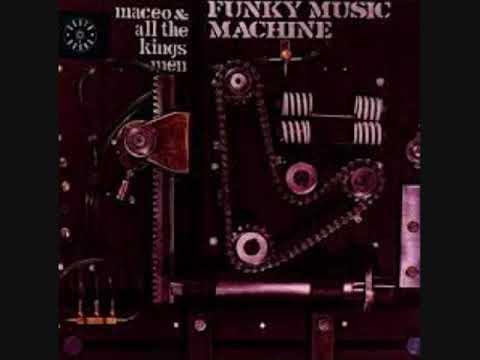 Maceo & All The Kings Men - Funky Music Machine (Full Album)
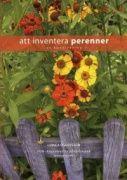 Att inventera perenner : en handledning / Linnea Oskarsson.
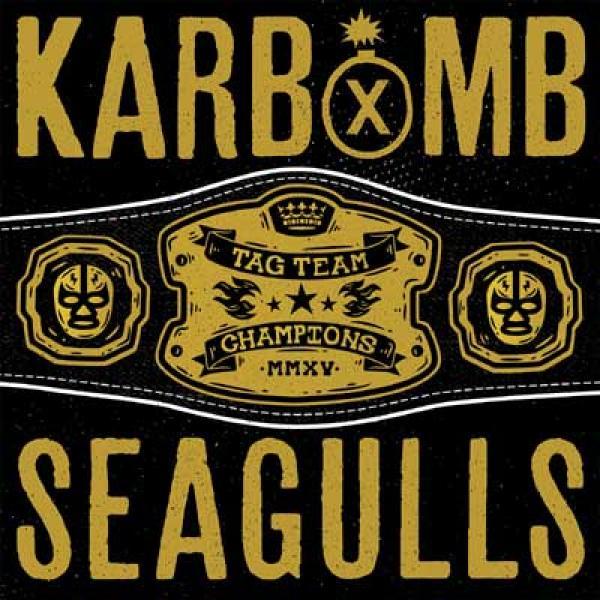 KarbomB / Seagulls split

:::

> **Exercise goal**
Extract the full listing exactly, with the pictures left out.

> **Output for this exercise**
 Maceo & All The Kings Men - Funky Music Machine (Full Album)
 Att inventera perenner : en handledning / Linnea Oskarsson.
 KarbomB / Seagulls split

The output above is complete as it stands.